EasiTrack: Decimeter-Level Indoor Tracking With Graph-Based Particle Filtering
Chenshu Wu, Feng Zhang, Beibei Wang, K. J. Ray Liu
Abstract
Despite decades of efforts, existing indoor location systems do not easily scale with low cost while maintaining high accuracy. We present EasiTrack, an indoor tracking system that achieves decimeter accuracy using a single commodity WiFi access point (AP) under non-line-of-sight (NLOS) conditions and can deploy at scale with almost zero cost. EasiTrack makes two key technical contributions. First, it incorporates RF-based inertial measurement algorithms that can accurately infer a target's moving distance purely using the RF signals received by itself. Second, EasiTrack devises a map-augmented tracking algorithm that outputs fine-grained locations by jointly leveraging the distance estimates and an indoor map that is ubiquitously available nowadays.
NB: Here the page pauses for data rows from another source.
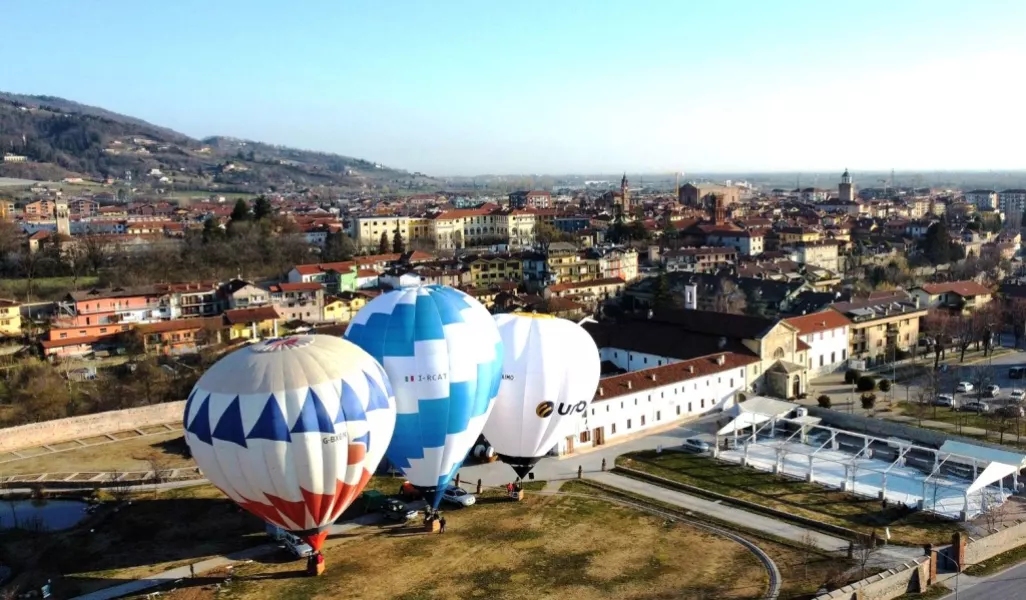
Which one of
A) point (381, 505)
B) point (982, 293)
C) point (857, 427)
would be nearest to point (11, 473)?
point (381, 505)

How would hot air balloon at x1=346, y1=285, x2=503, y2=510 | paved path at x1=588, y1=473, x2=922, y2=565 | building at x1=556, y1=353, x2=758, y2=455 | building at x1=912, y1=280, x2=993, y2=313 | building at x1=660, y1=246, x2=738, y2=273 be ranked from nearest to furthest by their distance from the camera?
paved path at x1=588, y1=473, x2=922, y2=565, hot air balloon at x1=346, y1=285, x2=503, y2=510, building at x1=556, y1=353, x2=758, y2=455, building at x1=912, y1=280, x2=993, y2=313, building at x1=660, y1=246, x2=738, y2=273

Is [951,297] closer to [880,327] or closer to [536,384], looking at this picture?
[880,327]

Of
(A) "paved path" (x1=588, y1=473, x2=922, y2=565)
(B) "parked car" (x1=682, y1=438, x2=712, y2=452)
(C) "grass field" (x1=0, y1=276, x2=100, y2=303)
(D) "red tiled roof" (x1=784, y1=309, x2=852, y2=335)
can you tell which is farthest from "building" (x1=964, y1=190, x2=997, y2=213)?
(A) "paved path" (x1=588, y1=473, x2=922, y2=565)

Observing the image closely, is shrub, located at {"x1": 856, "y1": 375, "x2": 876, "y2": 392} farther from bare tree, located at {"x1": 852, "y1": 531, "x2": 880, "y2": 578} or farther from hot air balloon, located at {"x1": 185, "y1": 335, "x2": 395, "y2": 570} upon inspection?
hot air balloon, located at {"x1": 185, "y1": 335, "x2": 395, "y2": 570}

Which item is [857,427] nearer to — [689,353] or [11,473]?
[689,353]

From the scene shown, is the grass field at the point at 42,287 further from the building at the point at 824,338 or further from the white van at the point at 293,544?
the building at the point at 824,338

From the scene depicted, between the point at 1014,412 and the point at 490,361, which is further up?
the point at 490,361
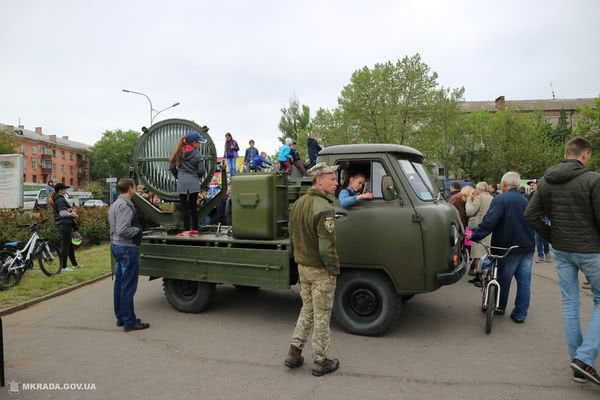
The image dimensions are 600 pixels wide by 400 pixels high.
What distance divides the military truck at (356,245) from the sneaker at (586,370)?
149cm

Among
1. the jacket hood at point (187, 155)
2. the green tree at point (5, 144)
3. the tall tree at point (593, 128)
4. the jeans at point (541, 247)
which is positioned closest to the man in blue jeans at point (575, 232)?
the jacket hood at point (187, 155)

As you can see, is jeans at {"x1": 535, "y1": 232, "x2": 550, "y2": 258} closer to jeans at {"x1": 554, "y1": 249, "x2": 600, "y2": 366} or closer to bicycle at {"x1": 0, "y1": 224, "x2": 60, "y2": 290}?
jeans at {"x1": 554, "y1": 249, "x2": 600, "y2": 366}

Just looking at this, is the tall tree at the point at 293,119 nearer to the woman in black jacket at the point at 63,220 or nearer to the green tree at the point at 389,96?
the green tree at the point at 389,96

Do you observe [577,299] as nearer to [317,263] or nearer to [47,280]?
[317,263]

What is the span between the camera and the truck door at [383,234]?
5079mm

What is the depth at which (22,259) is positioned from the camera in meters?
8.62

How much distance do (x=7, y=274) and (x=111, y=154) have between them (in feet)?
258

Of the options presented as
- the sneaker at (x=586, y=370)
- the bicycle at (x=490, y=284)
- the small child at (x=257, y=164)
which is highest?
the small child at (x=257, y=164)

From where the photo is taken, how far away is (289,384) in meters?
4.09

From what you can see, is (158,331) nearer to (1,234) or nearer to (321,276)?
(321,276)

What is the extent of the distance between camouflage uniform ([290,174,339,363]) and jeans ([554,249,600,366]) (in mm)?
2138

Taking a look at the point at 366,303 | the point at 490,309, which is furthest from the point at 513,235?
A: the point at 366,303

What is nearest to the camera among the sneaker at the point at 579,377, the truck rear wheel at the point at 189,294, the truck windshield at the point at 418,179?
the sneaker at the point at 579,377

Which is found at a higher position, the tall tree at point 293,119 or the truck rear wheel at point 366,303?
the tall tree at point 293,119
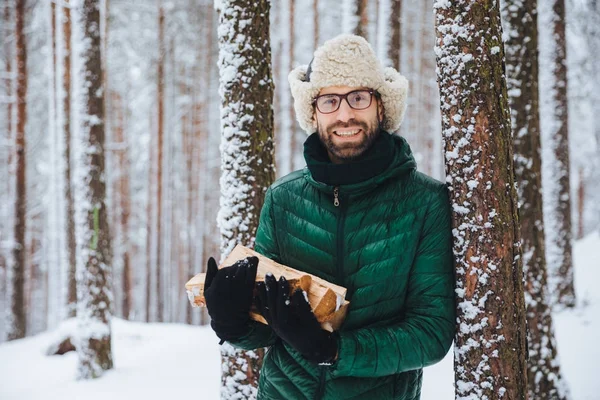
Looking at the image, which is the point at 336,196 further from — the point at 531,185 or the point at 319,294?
the point at 531,185

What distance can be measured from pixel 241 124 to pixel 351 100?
1867 millimetres

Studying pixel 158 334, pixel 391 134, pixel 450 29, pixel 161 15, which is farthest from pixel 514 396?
pixel 161 15

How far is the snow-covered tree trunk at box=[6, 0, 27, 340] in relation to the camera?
12.7 metres

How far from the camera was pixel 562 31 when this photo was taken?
27.5 feet

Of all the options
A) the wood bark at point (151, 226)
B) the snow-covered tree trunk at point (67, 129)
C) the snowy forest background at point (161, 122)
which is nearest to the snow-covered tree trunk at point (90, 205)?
the snow-covered tree trunk at point (67, 129)

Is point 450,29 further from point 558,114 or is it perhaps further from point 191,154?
point 191,154

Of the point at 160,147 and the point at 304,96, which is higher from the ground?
the point at 304,96

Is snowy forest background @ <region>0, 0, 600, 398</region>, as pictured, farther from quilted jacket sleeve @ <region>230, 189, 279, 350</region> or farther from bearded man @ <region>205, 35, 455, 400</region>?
bearded man @ <region>205, 35, 455, 400</region>

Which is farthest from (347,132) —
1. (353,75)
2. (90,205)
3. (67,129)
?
(67,129)

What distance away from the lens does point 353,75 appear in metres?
2.24

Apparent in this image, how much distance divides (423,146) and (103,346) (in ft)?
56.5

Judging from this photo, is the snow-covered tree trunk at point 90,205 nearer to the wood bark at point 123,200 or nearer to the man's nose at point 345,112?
the man's nose at point 345,112

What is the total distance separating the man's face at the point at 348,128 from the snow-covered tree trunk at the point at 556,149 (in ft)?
25.0

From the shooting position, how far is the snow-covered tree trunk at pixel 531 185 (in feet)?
15.5
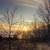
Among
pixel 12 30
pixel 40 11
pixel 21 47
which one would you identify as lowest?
pixel 21 47

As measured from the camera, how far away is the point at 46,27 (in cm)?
693

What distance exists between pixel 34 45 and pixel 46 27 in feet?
2.33

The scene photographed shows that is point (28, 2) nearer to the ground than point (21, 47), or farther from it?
farther from it

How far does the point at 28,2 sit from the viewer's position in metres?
7.29

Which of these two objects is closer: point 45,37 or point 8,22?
point 45,37

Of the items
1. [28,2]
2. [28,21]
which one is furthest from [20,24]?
[28,2]

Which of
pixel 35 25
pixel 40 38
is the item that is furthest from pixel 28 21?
pixel 40 38

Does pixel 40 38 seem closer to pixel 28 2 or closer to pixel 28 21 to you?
pixel 28 21

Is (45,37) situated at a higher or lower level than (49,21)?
lower

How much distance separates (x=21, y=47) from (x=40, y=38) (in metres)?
0.69

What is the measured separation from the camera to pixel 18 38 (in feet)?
22.8

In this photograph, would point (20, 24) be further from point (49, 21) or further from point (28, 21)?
point (49, 21)

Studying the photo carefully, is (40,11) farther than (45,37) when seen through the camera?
Yes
We build a fully functional real-time system centering around a satellite-like architecture, which enables EasiTrack to support an unlimited number of clients. We have deployed EasiTrack in seven different scenarios (including offices, hotels, museums, and manufacturing facilities) to track both humans and machines. The results reveal that EasiTrack achieves a median 0.25 m and 90%tile 0.69-m accuracy in distance measurement, a median 0.58 m and 90%tile 1.33-m location accuracy for tracking objects, and a median 0.70 m and 90%tile 1.97-m accuracy for tracking humans in both line-of-sight and NLOS scenarios and supports a broad coverage of 50 m × 60 m using a single AP. It is also verified that EasiTrack can be easily deployed in massive buildings with little cost, promising a practical solution for ubiquitous indoor tracking.